The process of keeping these to caches in sync is not entirely trivial, storing the data in Nepomuk is rather expensive, and obviously we’re duplicating all data. Rest assured we have our reasons though.
- Akonadi handles the payload of items stored in it transparently, meaning it has no idea what it is actually caching (apart from some hints such as mimetypes). While that is a very good design decision (great flexibility), it has the drawback that we can’t really search for anything inside the payload (because we don’t know what we’re searching through, where to look, etc)
- The solution to the searching problem is of course building an index, which is a cache of all data optimized for searching. It essentially structures the data in a way that content->item lookups become fast (while normal usage does this the other way round). So that already means duplicating all your data (more or less), because we’re trading disk-space and memory for searching speed. And Nepomuk is what we’re using as index for that.

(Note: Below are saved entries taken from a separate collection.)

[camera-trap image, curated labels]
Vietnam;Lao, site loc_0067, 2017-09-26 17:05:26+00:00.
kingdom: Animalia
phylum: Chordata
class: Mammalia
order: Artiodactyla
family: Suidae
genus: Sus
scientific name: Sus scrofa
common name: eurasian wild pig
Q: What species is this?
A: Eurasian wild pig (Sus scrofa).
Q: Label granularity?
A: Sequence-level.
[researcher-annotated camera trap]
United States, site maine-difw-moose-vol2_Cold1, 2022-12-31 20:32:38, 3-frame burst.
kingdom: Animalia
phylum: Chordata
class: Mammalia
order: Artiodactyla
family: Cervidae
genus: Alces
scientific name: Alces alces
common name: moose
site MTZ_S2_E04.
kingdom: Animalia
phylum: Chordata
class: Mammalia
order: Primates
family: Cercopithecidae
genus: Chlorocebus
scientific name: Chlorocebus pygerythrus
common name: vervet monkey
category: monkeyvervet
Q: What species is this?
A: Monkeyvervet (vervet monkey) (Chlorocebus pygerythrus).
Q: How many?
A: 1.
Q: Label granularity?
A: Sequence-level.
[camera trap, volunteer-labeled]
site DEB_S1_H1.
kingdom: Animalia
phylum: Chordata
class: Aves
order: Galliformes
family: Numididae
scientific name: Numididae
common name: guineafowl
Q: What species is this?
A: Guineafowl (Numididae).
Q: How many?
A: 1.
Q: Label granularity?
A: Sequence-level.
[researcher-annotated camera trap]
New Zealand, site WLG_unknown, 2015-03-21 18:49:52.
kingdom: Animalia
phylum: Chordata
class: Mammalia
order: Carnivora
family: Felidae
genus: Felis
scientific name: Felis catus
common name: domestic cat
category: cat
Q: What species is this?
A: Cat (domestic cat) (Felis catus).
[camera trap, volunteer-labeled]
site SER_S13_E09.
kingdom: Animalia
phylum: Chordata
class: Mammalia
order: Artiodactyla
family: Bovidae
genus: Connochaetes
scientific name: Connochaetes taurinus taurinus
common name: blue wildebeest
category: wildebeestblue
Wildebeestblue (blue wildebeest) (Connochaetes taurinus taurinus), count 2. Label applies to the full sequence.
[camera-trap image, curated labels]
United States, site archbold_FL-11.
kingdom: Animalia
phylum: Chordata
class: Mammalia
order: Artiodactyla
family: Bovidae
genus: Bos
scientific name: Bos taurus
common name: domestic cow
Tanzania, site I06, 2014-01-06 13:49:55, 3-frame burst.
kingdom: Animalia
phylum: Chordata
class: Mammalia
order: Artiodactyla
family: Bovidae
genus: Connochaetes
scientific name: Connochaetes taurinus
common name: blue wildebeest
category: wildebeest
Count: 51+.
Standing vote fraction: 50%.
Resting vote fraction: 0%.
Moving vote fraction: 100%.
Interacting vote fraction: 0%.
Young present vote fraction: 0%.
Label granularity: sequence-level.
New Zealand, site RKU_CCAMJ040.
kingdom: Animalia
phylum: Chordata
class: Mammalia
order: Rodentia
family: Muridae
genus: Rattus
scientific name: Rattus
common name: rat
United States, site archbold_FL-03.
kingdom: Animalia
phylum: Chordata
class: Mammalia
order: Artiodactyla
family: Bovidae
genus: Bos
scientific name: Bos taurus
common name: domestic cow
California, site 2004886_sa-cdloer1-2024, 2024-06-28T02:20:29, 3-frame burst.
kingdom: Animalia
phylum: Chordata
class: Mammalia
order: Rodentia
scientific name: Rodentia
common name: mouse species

Now there would of course be simpler ways to build an index for searching than using Nepomuk, but Nepomuk provides way more opportunities than just a simple, textbased index, allowing us to build awesome features on top of it, while the latter would essentially be a dead end.
To build that cache we’re doing the following:
- analyze all items in Akonadi
- split them up into individual parts such as (for an email example): subject, plaintext content, email addresses, flags
- store that separated data in Nepomuk in a structured way
This results in networks of data stored in Nepomuk:
PersonA [hasEMailAddress] addressA
PersonA [hasEMailAddress] addressB
emailA [hasSender] addressA
emailB [hasSender] addressB
So this “network” relates emails to email-addresses, and email-addresses to contacts, and contacts to actual persons, and suddenly you can ask the system for all emails from a person, no matter which of the person’s email-addresses have been used in the mails. Of course we can add to that IM conversations with the same Person, or documents you exchanged during that conversation, … the possibilities are almost endless.
Based on that information much more powerful interfaces can be written. For instance one could write a communication tool which doesn’t really care anymore which communication channel you’re using and dynamically mixes IM and email depending on whether/where the other person is currently available for a chat or would rather have a mail, which can be read later on, and doing so without splitting the conversation across various mail/chat interfaces.
This is of course just one example of many (neither am I claiming the idea, it’s just a nice example for what is possible).
So that’s basically why we took the difficult route for searching (At least that is why I am working on this).
Now, we’re not quite there yet, but we already start to get the first fruits of our labor;
- KMail can now automatically complete addresses from all emails you have ever received
- Filtering in KMail does fulltext searching, making it a lot easier to find old conversations
- The kpeoples library already uses this data for contacts merging, which will result in a much nicer addressbook
- And of course having the data available in Nepomuk enables other developers to start working with it
I’ll follow up on that post with some more technical background on how the feeders are working and possibly some information on the problematic areas from a client perspective (such as the address auto-completion in KMail).